15 August 2016

Groundbreaking: When the mobile phone became a bank


At 17:46 on a Monday, a mobile money customer transfers Shs20,000 to a bank account known as MoKash. Two minutes later, the customer receives a message, that in part, reads “…You qualify for a MoKash loan Shs30,000.” The customer goes ahead and applies for the loan and at 17:51 hours, the loan is approved.

Within a month, the customer is required to payback Shs32,700. The loan approval process happened in a few seconds, which is unlike in the traditional banking sector.

Last week, Commercial Bank of Africa (CBA) Uganda and MTN Uganda launched a service that allows mobile phone owners to save and apply for micro-loans. After at least more than six months, the product secured approval from Bank of Uganda (BoU) to eventually become operational. This will make Uganda the third country after Tanzania and Kenya to launch a similar micro savings and micro loans product.

“We have invested $20m (Shs67.3b) in research and development in innovative products such as M-Shwari in Kenya and M-Pawa in Tanzania. The era of bank branches spread all over the country is coming to an end. The mobile phone is now your branch. It means that millions of mobile money subscribers can now have the full service of a bank on their phones,” says Mr Samuel Odeke, the chief executive officer, CBA Uganda.

In 2012, CBA Kenya partnered with Safaricom, Kenya’s largest telecom company to provide a micro-savings and micro-lending platform.
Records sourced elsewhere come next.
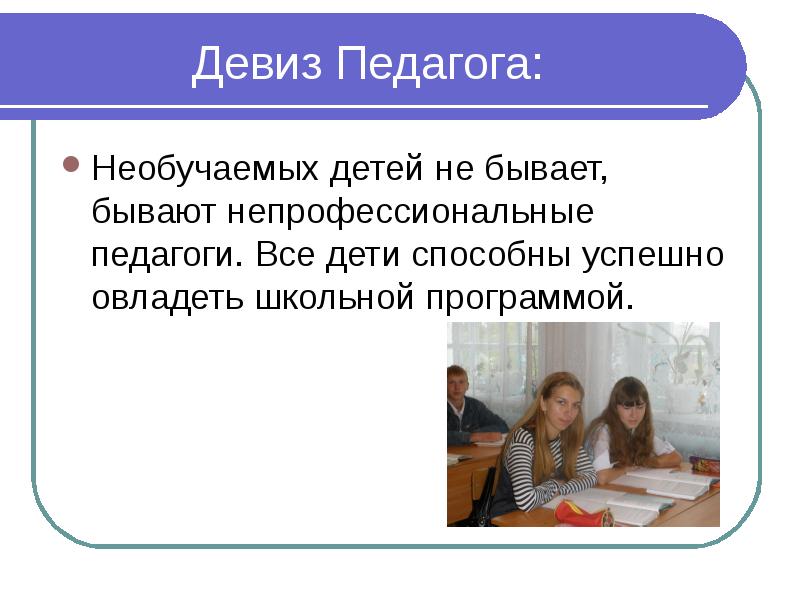 Девиз Педагога:

Необучаемых детей не бывает, бывают непрофессиональные педагоги. Все дети способны успешно овладеть школьной программой.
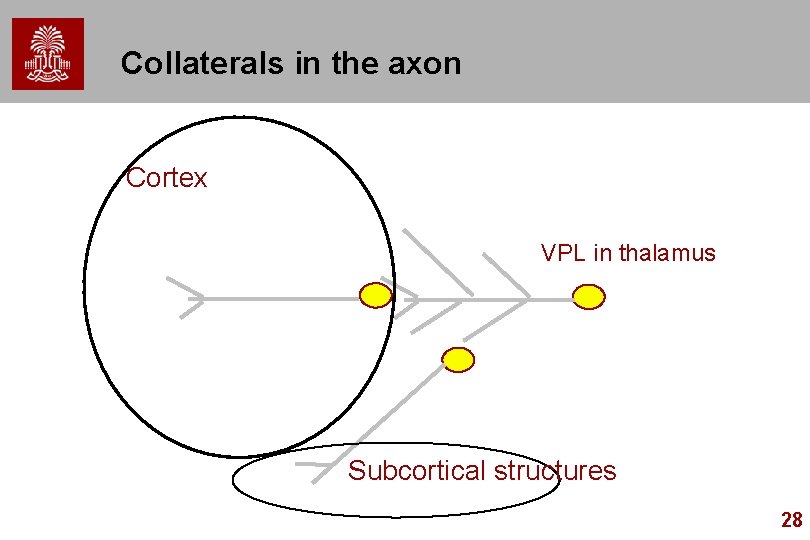 Collaterals in the axon

Cortex

VPL in thalamus

Subcortical structures

28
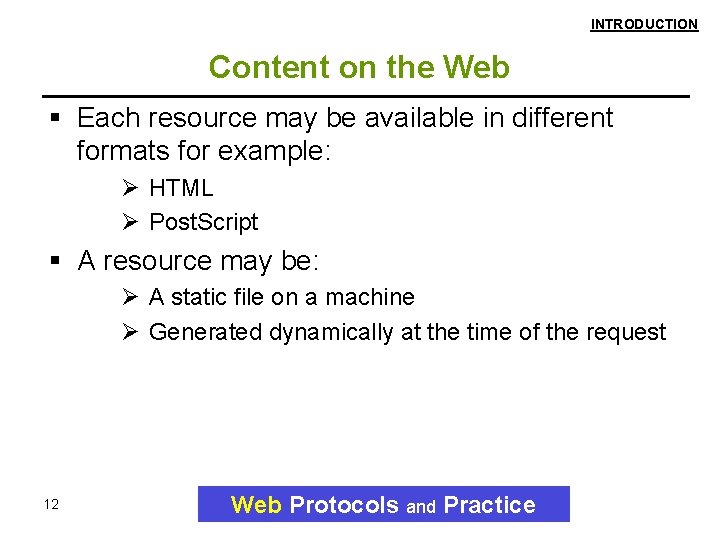 INTRODUCTION

Content on the Web

▪ Each resource may be available in different formats for example:

➢ HTML
➢ PostScript

▪ A resource may be:

➢ A static file on a machine
➢ Generated dynamically at the time of the request

12

Web Protocols and Practice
Statistics show that M-Shwari has about 15 million customers as end of June 2016. In terms of savings, the total for the same period is estimated at $82m (Shs276b). CBA had also issued loans worth $1.3b (Shs4.4 trillion) through M-Shwari alone.

Following the success of in Kenya, CBA teamed up with Vodacom in Tanzania in 2014 for the launch of M-Pawa, a product similar to M-Shwari. As at end of June 2016, 63 per cent of users had saved about $5.7m (Shs20b). Borrowing had hit $22m (Shs75b) by end of June 2016. In Tanzania, there are about 5 million people using this M-Pawa.

Both products use the mobile money service, M-Pesa.
The Kenyan and Tanzanian story had to be replicated in Uganda since mobile money has become the most popular form of transferring money. It is estimated that Uganda has about 20 million mobile money users, of which more than 7 million are with MTN Uganda. According to Mr Phrase Lubega, the general manager mobile financial services at MTN Uganda, the telecom transacts about Shs900b a month.

Already by Thursday last week, MTN Uganda reveals that about 83,000 people had signed up to MoKash. The projection is that by end of September 2016, over one million people will have subscribed to the service. Already, mobile money users exceed the number of people who hold bank accounts. Bank accounts are estimated at just short of 5 million people.

A threat to banking
Traditional banking is known for its bureaucracy in the various processes, including account opening and applying for a loan. On average, it can take up-to a month to process a loan in a commercial bank. Additionally, borrowing small amounts Shs100,000 to Shs1m is in most cases close to impossible.

“MoKash allows one to securely save money and take out loans in no more than six seconds on a savings account. MoKash will allow a parent, teacher, boda-boda rider, farmer to have an actual operational bank account on the mobile phone. You can automatically save as little as Shs50 and earn interest on your savings. A conventional bank account will not give you this sort of saving amount. You can borrow Shs1m instantly without being asked for collateral such as a land title and there is no need to sign documents,” Mr Odeke adds.

In Kenya, the service is popular with small corner shop businesses that may require short-term funds that a bank may not have. It has been noted before that mobile money is the most popular cashless payment option in Uganda. It is also considered a threat to traditional banking – according to some. However, for some bankers, mobile money is not a threat but rather serves a market some banks cannot reach.

“The telecoms have been able to provide a product at a much less cost than banks. Mobile money is quick, simple, easy to use and cheap to deliver financial services. We cannot sit here and pretend that the mobile money territory is something a bank can do,” says Mr Patrick Mweheire, the CEO Stanbic Bank Uganda.

He adds that commercial banks will be able to serve many once agency banking comes into force. Stanbic Bank is looking to add at least another 400 agents around the country to deliver banking services. In February 2016, a law was approved that will see commercial banks use agents instead of setting up new “unprofitable” bricks and mortar branches, which the sector had been demanding for.

“We need to get agency banking to work. Also, Stanbic is working with MTN to have a similar product to MoKash,” Mr Mweheire points out.